- **Task objective**:
Please give the lines below again exactly as they stand, from the one that contains "New Zealand, site EFH_HCAMJ03, 2019-11-05" up to and including the one that contains "common name: domestic cow", leaving all pictures out.

Dataset records
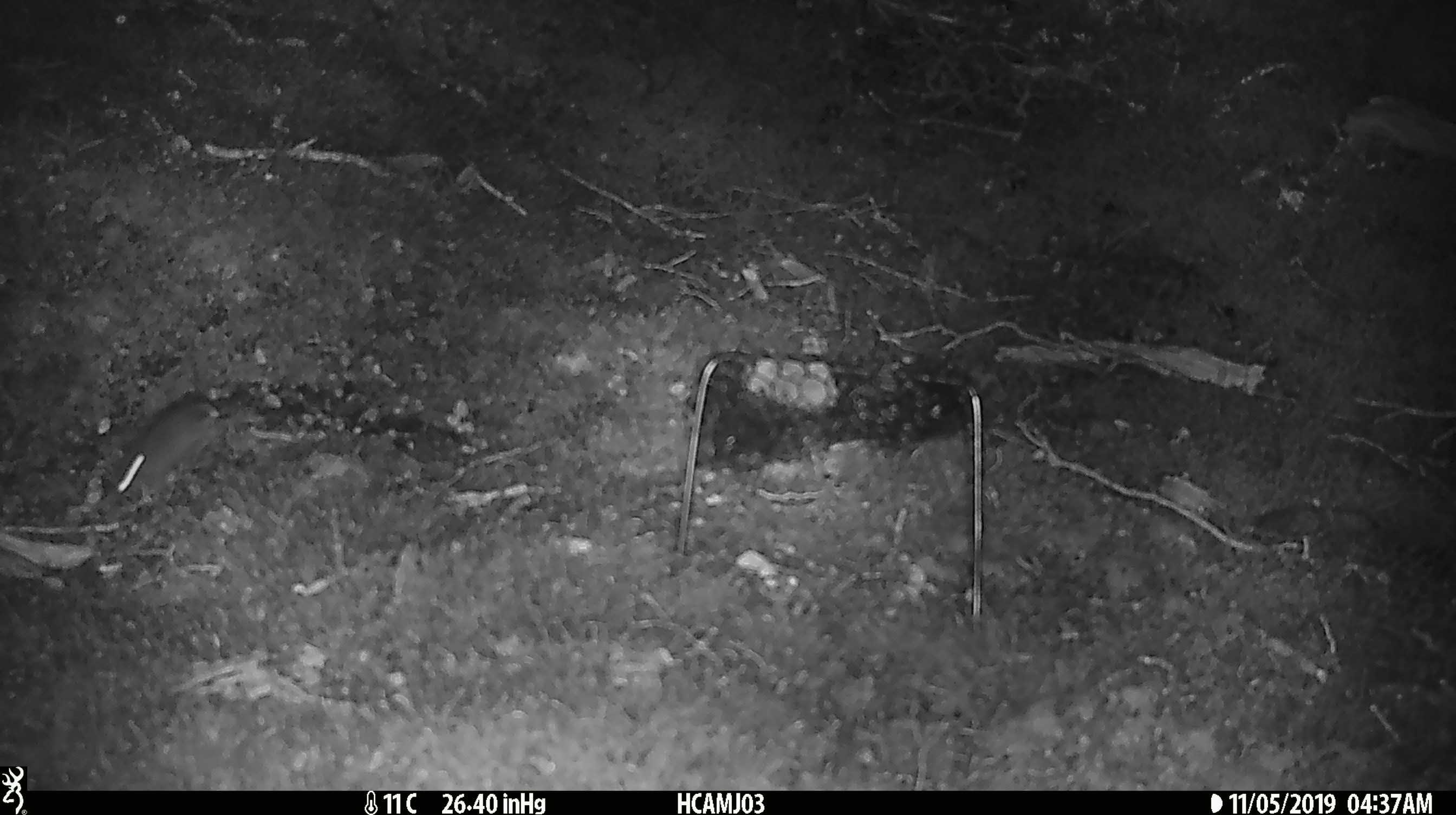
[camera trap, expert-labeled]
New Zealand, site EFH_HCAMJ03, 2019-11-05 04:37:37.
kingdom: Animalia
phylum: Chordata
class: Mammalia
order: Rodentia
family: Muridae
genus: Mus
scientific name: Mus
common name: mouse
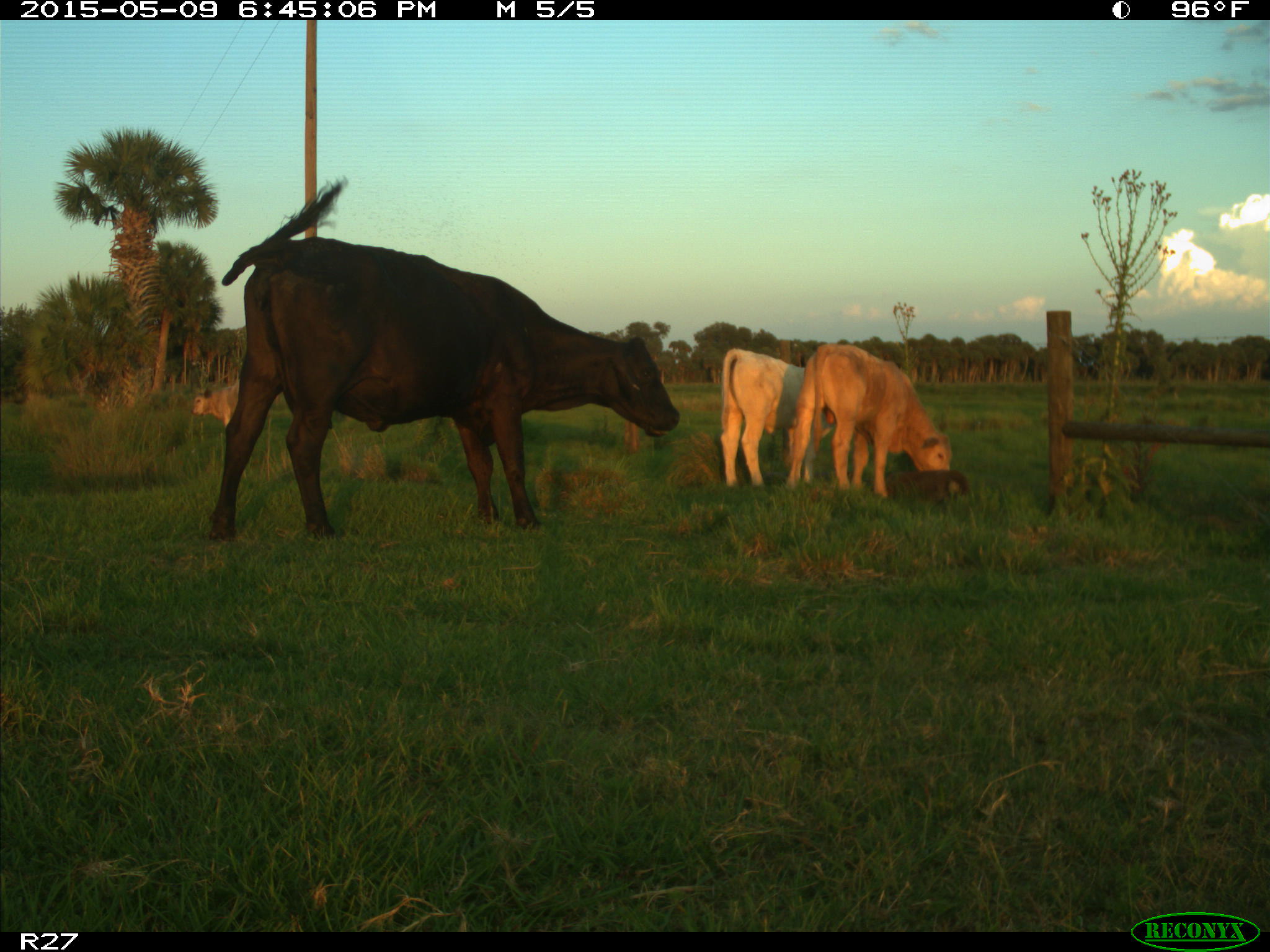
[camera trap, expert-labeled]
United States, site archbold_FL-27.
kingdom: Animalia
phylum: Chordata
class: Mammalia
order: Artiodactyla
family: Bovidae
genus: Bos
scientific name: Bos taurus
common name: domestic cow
---
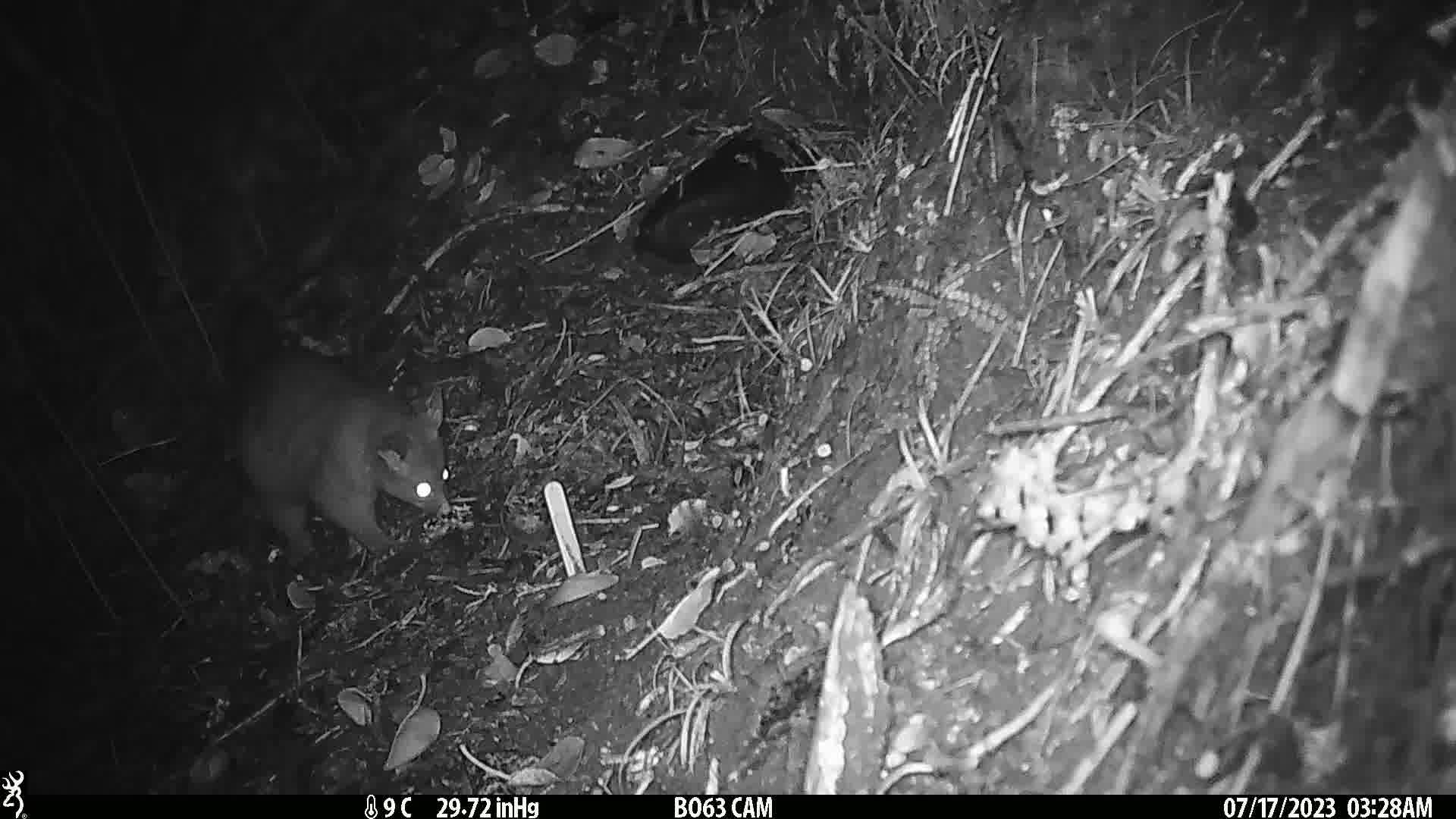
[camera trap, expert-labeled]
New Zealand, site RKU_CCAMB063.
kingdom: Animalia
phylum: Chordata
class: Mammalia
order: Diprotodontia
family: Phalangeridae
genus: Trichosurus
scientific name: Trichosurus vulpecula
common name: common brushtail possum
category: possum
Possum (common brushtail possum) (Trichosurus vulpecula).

- **Written response**:
New Zealand, site EFH_HCAMJ03, 2019-11-05 04:37:37.
kingdom: Animalia
phylum: Chordata
class: Mammalia
order: Rodentia
family: Muridae
genus: Mus
scientific name: Mus
common name: mouse
[camera trap, expert-labeled]
United States, site archbold_FL-27.
kingdom: Animalia
phylum: Chordata
class: Mammalia
order: Artiodactyla
family: Bovidae
genus: Bos
scientific name: Bos taurus
common name: domestic cow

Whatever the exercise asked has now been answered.